One, Skarlatos, is identified as a National Guard member without specifying whether he is Air or Army Guard. At least one man--the one stabbed--is a soldier, according to the US military. So that must be Spencer. The third American, Sadler, is a student.

Earlier reports credited the Marines. I don't know if that is the result of many decades of very good publicity for that service that led onlookers to assume that a charging frontal assault must mean Marines!

An American passenger was also shot.

The men received medals from the French in gratitude.

It may seem odd that the attacker pleaded for the return of his weapon, but after the Iran nuclear deal the attacker probably figured there's no harm asking.

So far French authorities are not speculating on the motivation of the 26-year old man of Moroccan origin.

UPDATE: Things are still unclear. Apparently, the man wounded is Air Force. Which conflicts with earlier reports. And there were Marines on the train who helped. Perhaps to help subdue the attacker after the other American responded?

Early details are dodgy. Which is why I didn't blog it last night, figuring by the morning it would be sorted out. But not yet.

But the big picture is there: American military personnel prevented a bloodbath.

UPDATE: The captured man is a known threat:

"If the identity he has declared is confirmed, he is a 26-year-old man of Moroccan nationality identified by the Spanish authorities to French intelligence services in February 2014 because of his connections to the radical Islamist movement."
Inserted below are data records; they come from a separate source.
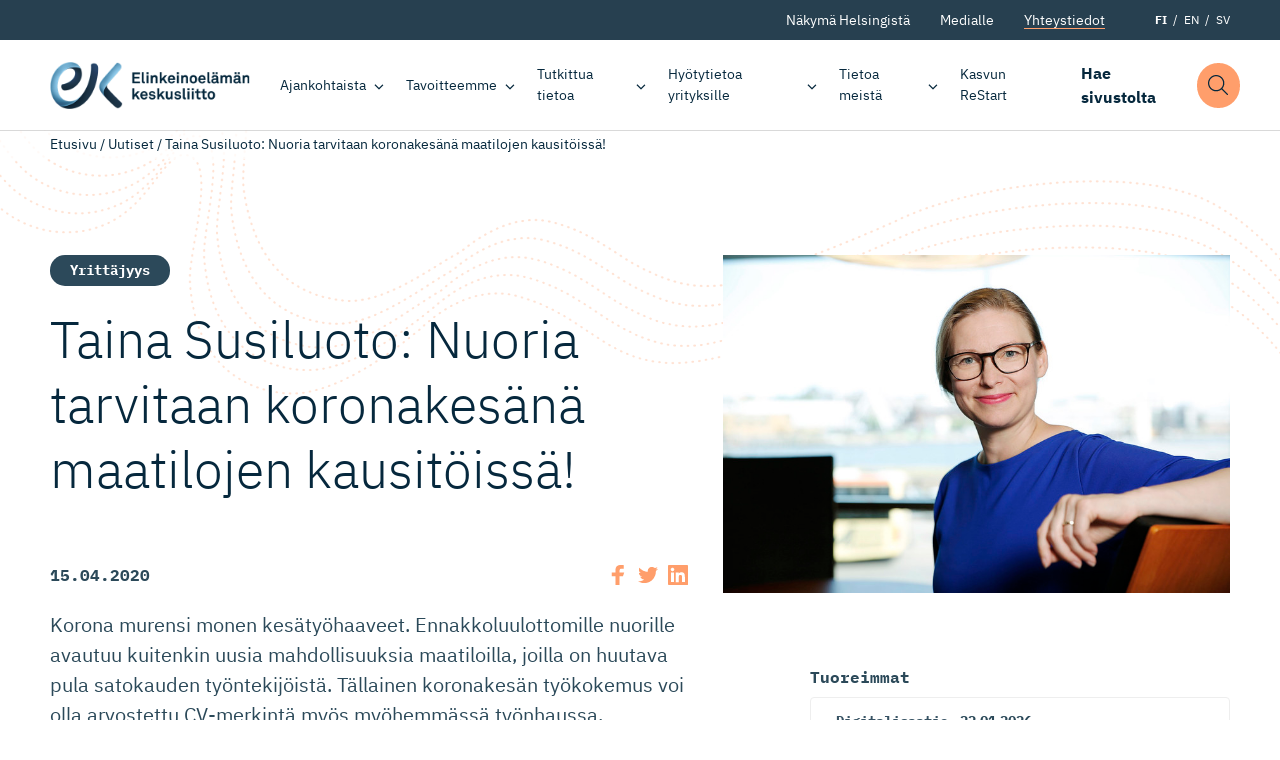

--- FILE ---
content_type: image/svg+xml
request_url: https://ek.fi/wp-content/themes/everblox/dist/266411f26e1239b496942b2c79368089.svg
body_size: 38
content:
<svg width="32" height="32" xmlns="http://www.w3.org/2000/svg"><g fill="#000" fill-rule="nonzero"><path d="M.086 1.5L1.5.086l29.608 29.607-1.415 1.415z"/><path d="M29.693.086L31.108 1.5 1.5 31.108.086 29.693z"/></g></svg>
He is believed to have visited Syria. For the waters, I'm sure.

The questioning should be informative.

And followed by French air strikes, I'm reasonably sure.
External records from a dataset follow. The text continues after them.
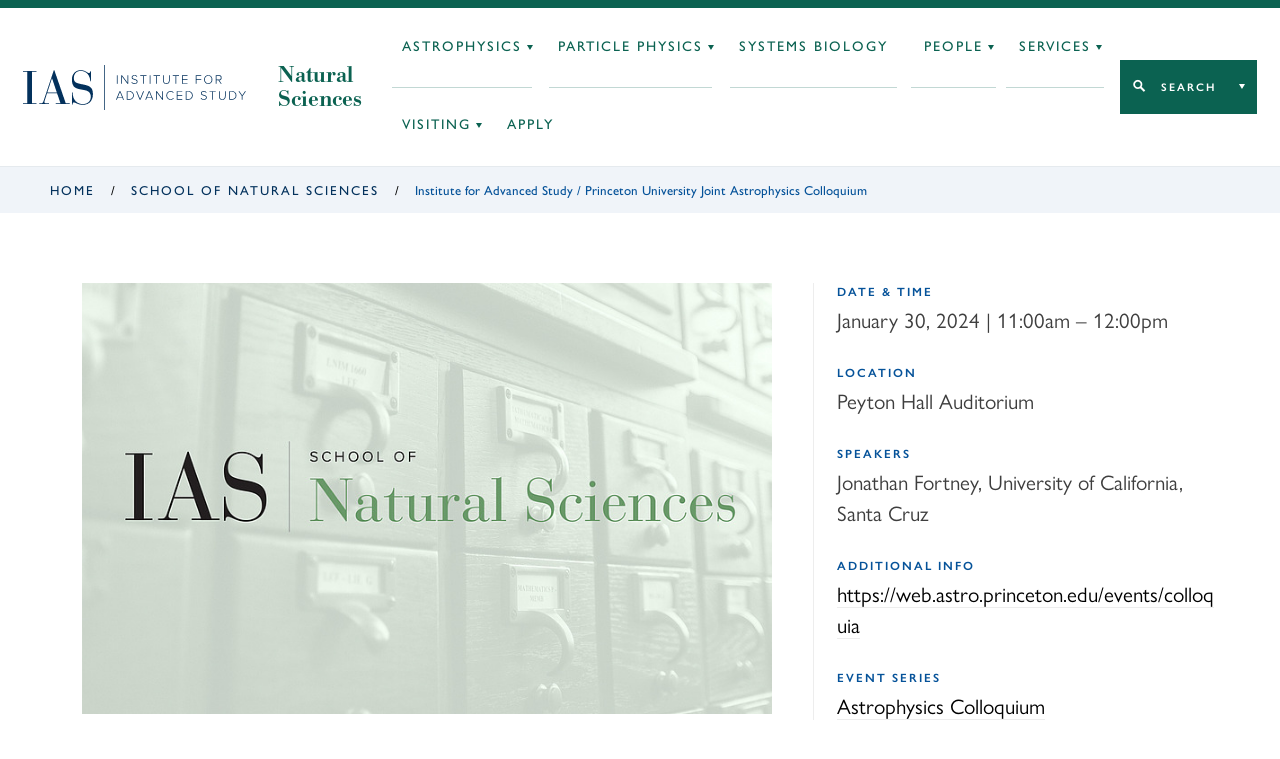

--- FILE ---
content_type: text/javascript
request_url: https://www.ias.edu/sites/default/files/js/js_zZABnSGRTIn8a_hELLQcGRW337htcTrDGaqXqaFeDyI.js?scope=footer&delta=4&language=en&theme=veblen&include=eJxdjEEOhDAMxD5E1CehaRN1C6GpSFgtv18ucOBoW3I1qyozOvSMVjzVl5g2xGfBL7nEMaavZJWewExhVHABY6d8RFi_KzcfipOgSowQv0NVy1DysrcRjw2sQptcwz97aDaq
body_size: 1411
content:
/* @license GPL-2.0-or-later https://www.drupal.org/licensing/faq */
(function iasDisplayAllDates($,Drupal,once){Drupal.behaviors.iasDisplayAllDates={attach:function attach(context){const $dateField=$(".node--type-event.two-col .field--name-field-date",context);const $datesWrapper=$(".field__items",$dateField);const $dates=$(".field__item",$datesWrapper);if($dateField.length&&$dates.length>3)$(once('iasDisplayAllDates','.node--type-event.two-col .field--name-field-date',context)).each(function hideDates(){$datesWrapper.append(`<button class="js-date-expand button button--small">${Drupal.t("Display all dates")}</button>`);$dateField.find(".event-date-container:nth-child(n+4)").addClass("remove");$(".js-date-expand").on("click",function showDates(){$(this).parent().find(".remove").removeClass("remove");$(this).addClass("remove");});});}};})(jQuery,Drupal,once);;
(($,Drupal,once)=>{$.fn.slideFadeToggle=function slideFadeToggle(callback){return this.animate({opacity:"toggle",height:"toggle"},callback);};const breakpoints={mobile:576,tablet:768,desktop:1024,wide:1200};function breakpoint(bp){return $(window).width()>=bp;}function breakpointMin(bp){return $(window).width()<bp;}Drupal.behaviors.veblenAccessibleNavigation={attach:function attach(context){const self=this;const $menus=$(".menu",context);$menus.each(function getParents(){const $menu=$(this);const $parents=$(".has-children",$menu);$parents.each(function setExpanded(){const $parent=$(this);self.menuHover($parent);self.menuFocus($parent);});});},menuHover:($item)=>{const $link=$item.find("> a");$item.on("mouseover",function mouseExpand(){if(breakpoint(breakpoints.desktop)){$item.addClass("expanded");$link.attr("aria-expanded","true");}});$item.on("mouseout",function mouseClose(){if(breakpoint(breakpoints.desktop)){$item.removeClass("expanded");$link.attr("aria-expanded","false");}});},menuFocus:($item)=>{const $link=$item.find("> a");const $siblings=$item.siblings();$link.on("focus",function linkExpand(){if(breakpoint(breakpoints.desktop)){$item.addClass("expanded");$link.attr("aria-expanded","true");}});$siblings.each(function siblingLoop(){$(this).find("> a").on("focus",function siblingClose(){if(breakpoint(breakpoints.desktop)){$item.removeClass("expanded");$link.attr("aria-expanded","false");}});});const $logo=$(".block-system-branding-block > a");$logo.on("focus",function logoClose(){$item.removeClass("expanded");$link.attr("aria-expanded","false");});}};Drupal.behaviors.veblenMobileToggle={attach:function attach(context){const $nav=$("#nav",context);const $toggle=$("#mobileToggle",context);function toggleMenu(){$nav.toggleClass("menu-open");$toggle.toggleClass("toggle-active");$toggle.attr("aria-expanded",(index,attr)=>{return attr==="true"?"false":"true";});if(breakpointMin(breakpoints.desktop))$nav.attr("aria-hidden",(index,attr)=>{return attr==="true"?"false":"true";});}if(breakpointMin(breakpoints.desktop))$nav.attr("aria-hidden","true");$(once('veblenMobileToggle','#mobileToggle',context)).on("click",function toggleNav(){toggleMenu();});$(once('veblenMobileOverlayToggle','#mobileOverlay',context)).on("click",function toggleOverlay(){toggleMenu();});}};Drupal.behaviors.veblenMobileSubToggle={attach:function attach(context){$(once('veblenMobileSubToggle','.menu__item > .menu__item-toggle',context)).each(function watchToggles(){const $toggle=$(this);const $item=$toggle.parent(".menu__item");$toggle.on("click",function toggleSubNav(){$item.toggleClass("expanded");$toggle.attr("aria-expanded",(index,attr)=>{return attr==="true"?"false":"true";});if(breakpointMin(breakpoints.desktop))$item.children(".submenu").slideFadeToggle();});});}};Drupal.behaviors.veblenSubnavMobileToggle={attach:function attach(context){const $toggle=$("#subnavMobileToggle",context);const $wrapper=$toggle.parent();const $menu=$wrapper.next(".menu");$toggle.on("click",function toggleMenu(){$wrapper.toggleClass("menu-open");$toggle.toggleClass("toggle-active");$toggle.attr("aria-expanded",(index,attr)=>{return attr==="true"?"false":"true";});$menu.toggleClass("menu-open");$menu.slideFadeToggle();});}};})(jQuery,Drupal,once);;
(($,Drupal,once)=>{Drupal.behaviors.VeblenTakeMeTo={attach:function attach(context){const $jumpNavs=$("nav.block-takemeto",context);$jumpNavs.each(function jumpNavsLoop(){const $jumpNav=$(once('take-me-to-processed','nav.block-takemeto',context));$jumpNav.each(function jumpNavLoop(){const $ulElement=$(this).find("ul.menu-jump");const $button=$(this).find("button.jump-toggle");const $wrapper=$(this).find(".block-takemeto__inner");$button.on("click",function buttonClick(){$button.toggleClass("expanded");$button.attr("aria-expanded",(index,attr)=>{return attr==="true"?"false":"true";});$wrapper.toggle();});$(document).on("click",function clickClose(e){if(!$(e.target).hasClass("jump-toggle")&&!$(e.target).closest(".block-takemeto__inner").length&&!$(e.target).closest("form[role=search]").length){$button.removeClass("expanded");$button.attr("aria-expanded","false");$wrapper.hide();}});$(this).find("input[name='search']").on("input",function inputFilter(){const search=$(this).val().trim().toLowerCase();$ulElement.find("li").each(function compareLi(){$(this).show();if(search!=="")if($(this).text().trim().toLowerCase().startsWith(search)===false)$(this).hide();});});});});}};})(jQuery,Drupal,once);;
UPDATE: Sadly for French pilots, we got the number 2 ISIL SOB:

The second-in-command of the Islamic State jihadist group has been killed in a US air strike in northern Iraq, the White House said.

But the French shouldn't worry just because we got Fadhil Ahmad al-Hayali. We left a bigger SOB for them:

Kayla Mueller, the U.S. aid worker killed this year while being held hostage by Islamic State militants, was raped repeatedly by the group's leader, Abu Bakr al-Baghdadi, while in captivity in Syria, U.S. officials said on Friday.

#WhyGodGaveUsJDAMS

UPDATE: Wow, lawyers over there can be just as scummy as here:

The gunman who was disarmed by passengers on a train in France two days ago looked weak and malnourished and said he had only meant to rob people, a lawyer who interviewed him after the attack said on Sunday.

Yeah, an automatic rifle and 300 rounds is standard for a robbery.

UPDATE: Oh, and the attacker had a pistol and a box cutter.

Also, a British guy was involved in taking down the attacker as well as a French man:

Chris Norman, a 62-year-old British consultant who lives in France, was also decorated by Hollande on Monday.

Stone said another man, who is French and whose name has not been disclosed, "deserves a lot of the credit" because he was the first one to try to stop the gunman.

The West dodged a bullet. This time.

And sorry about the crack about lawyers. I know good ones. But the worst do give the profession a bad reputation among those who don't have contact with attorneys. They should just start calling themselves the "profession of peace," I suppose.

UPDATE: I wonder if the unnamed French man is an undercover train marshal, or something.